(Article changed on September 2, 2013 at 09:36)
Medical Expert Tells Why Some Popular Anti-Osteoporosis
Drugs May Do More Harm Than Good
Since the first bisphosphonate to prevent postmenopausal
osteoporosis, Fosamax, was approved in 1995, the widely prescribed drug class
has been linked to jawbone death (osteonecrosis), irregular heartbeat,
intractable pain, esophageal cancer, eye disorders and paradoxically, bone
fractures.
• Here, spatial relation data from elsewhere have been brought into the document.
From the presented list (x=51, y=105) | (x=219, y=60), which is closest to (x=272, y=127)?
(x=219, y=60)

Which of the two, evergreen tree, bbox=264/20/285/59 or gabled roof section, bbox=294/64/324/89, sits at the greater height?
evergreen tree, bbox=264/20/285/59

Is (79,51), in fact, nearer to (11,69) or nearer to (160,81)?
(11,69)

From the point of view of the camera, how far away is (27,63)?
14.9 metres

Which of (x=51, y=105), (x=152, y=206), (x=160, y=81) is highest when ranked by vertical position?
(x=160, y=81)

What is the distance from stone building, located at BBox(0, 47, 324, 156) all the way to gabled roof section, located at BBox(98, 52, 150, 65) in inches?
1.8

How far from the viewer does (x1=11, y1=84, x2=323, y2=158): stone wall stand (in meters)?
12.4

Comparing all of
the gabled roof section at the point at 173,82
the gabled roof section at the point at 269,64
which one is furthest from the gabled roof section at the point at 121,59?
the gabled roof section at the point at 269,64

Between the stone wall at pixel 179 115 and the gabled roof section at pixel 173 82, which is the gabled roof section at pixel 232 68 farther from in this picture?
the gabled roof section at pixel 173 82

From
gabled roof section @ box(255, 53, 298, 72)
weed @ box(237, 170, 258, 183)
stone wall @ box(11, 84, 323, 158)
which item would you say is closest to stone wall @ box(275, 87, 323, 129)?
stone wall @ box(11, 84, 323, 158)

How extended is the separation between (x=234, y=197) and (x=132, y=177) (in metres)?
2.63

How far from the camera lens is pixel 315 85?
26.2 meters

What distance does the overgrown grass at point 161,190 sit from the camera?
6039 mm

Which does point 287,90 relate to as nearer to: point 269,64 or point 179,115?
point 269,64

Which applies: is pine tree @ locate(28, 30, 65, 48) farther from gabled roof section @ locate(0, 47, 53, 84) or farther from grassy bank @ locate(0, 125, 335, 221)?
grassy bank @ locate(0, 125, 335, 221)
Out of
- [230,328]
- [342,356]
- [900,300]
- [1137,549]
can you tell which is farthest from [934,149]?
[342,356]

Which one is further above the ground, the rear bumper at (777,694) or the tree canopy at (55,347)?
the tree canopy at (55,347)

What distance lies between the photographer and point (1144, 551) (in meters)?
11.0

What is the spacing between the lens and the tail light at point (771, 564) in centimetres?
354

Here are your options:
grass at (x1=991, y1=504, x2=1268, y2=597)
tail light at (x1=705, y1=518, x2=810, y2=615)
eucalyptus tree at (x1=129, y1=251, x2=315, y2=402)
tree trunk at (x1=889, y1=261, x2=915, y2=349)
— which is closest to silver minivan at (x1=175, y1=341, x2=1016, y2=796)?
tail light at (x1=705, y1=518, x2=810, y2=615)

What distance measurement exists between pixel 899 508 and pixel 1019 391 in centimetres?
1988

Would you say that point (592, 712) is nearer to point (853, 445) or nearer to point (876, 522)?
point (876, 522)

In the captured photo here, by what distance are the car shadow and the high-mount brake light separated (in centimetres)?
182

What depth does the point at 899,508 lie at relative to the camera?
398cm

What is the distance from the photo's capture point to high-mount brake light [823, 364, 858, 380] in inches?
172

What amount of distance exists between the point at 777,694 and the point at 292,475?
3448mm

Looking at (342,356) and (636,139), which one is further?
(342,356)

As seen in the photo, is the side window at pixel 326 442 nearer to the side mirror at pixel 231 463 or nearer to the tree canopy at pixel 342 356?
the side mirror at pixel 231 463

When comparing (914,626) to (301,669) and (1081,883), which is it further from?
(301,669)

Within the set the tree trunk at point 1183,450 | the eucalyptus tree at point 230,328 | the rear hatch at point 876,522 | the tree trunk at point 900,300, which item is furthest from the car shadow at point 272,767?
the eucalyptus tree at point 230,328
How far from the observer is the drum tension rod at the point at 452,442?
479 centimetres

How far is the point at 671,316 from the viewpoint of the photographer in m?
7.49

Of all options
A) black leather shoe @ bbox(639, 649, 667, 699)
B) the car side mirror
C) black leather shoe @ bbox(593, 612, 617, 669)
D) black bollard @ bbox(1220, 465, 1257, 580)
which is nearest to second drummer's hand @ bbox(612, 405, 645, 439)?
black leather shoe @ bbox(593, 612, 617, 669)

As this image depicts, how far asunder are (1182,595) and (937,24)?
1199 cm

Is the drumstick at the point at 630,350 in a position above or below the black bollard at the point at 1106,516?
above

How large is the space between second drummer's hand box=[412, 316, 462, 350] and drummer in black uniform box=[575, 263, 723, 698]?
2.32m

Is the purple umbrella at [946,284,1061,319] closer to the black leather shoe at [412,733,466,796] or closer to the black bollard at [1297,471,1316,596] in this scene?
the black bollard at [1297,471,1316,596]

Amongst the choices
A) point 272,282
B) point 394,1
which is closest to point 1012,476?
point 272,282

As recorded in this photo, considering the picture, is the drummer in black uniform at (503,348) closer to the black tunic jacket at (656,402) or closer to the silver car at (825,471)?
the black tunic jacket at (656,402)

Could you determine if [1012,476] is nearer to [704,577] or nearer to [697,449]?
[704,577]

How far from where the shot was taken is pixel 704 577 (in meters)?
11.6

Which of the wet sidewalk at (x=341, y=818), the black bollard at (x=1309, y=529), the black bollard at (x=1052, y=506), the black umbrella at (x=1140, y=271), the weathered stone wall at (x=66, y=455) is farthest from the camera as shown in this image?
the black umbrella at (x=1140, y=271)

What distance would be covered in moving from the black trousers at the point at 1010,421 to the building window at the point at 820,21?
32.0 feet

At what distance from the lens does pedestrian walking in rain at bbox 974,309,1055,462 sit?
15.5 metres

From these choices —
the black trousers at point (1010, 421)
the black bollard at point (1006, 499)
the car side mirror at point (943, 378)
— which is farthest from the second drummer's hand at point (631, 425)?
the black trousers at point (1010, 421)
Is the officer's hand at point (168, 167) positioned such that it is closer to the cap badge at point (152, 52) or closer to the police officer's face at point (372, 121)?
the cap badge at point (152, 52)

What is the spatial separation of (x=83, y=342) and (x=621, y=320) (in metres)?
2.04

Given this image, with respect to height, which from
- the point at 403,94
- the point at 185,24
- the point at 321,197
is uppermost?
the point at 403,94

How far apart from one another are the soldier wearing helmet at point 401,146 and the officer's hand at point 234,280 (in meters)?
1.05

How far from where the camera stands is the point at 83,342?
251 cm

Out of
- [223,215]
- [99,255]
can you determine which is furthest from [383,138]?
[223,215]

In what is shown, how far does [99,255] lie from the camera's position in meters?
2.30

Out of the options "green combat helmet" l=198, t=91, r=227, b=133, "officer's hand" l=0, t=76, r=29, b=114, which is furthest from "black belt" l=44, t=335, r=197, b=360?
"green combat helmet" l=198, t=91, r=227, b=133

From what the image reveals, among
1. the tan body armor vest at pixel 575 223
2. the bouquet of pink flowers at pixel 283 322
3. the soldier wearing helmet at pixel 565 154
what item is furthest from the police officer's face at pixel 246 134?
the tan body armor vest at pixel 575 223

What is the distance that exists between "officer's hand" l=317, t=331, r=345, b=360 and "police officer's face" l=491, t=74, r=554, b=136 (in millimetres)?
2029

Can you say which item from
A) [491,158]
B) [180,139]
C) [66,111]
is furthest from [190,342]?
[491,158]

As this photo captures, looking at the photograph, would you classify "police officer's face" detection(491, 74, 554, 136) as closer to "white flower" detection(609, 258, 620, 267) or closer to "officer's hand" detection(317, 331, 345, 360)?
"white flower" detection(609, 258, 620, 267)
As safety signals have surfaced, warnings have been added to the
drugs' labels and the FDA is reviewing how long the drugs can be safely used
after it heard testimony about spontaneous fractures in bisphosphonate patients
in 2011.
Dr. William Banks Hinshaw received his MD from Albany Medical College, a PhD from Stanford University in Natural Products Chemistry and completed his Residency in Obstetrics and Gynecology at Albany Medical Center Hospital. Both a devoted researcher and practitioner, he is particularly interested in bone health, is a member of the American Society of Bone and Mineral Research. Dr. Hinshaw advocates a return to personalized medicine with decreased reliance on pharmacotherapy. We recently sat down with Dr. Hinshaw to ask about his research into the popular bone drugs and his recommendations.
Rosenberg: You
recently co-authored two scientific papers that cast serious doubts about the
safety of bisphosphonate bone drugs such as Fosamax, Boniva, and
Actonel, and Reclast. In one paper [in December's Journal of Clinical
Endocrinology & Metabolism ] you
and your co-authors examined 81 patients who experienced fractures, sometimes
four or five, on the drugs. In another paper [in the January issue of
ACS Medicinal Chemistry Letters ] you and your co-author suggest the same negative
bone effects now emerging with the drugs date back to a disorder seen during
the industrial revolution.
Hinshaw: 150 years
ago, people who worked around white phosphorus in factories where matches were
made in the US and Europe sometimes developed "phossy jaw"
(osteonecrosis) and thigh bone fragility similar to bisphosphonate effects we
see today. The chemical culprit is likely to have been a substance in the white
phosphorus smoke that inhibits an enzyme involved in the process of bone
remodeling and bisphosphonates happen to have been innocently developed as
synthetic versions of that substance. I have
researched this extensively, including US Army reports about white phosphorus
smoke which was shown to include large amounts of the culprit substance.
Rosenberg: You're saying women who take these bone drugs actually risk induction of a dread condition of 19th century industrial workers?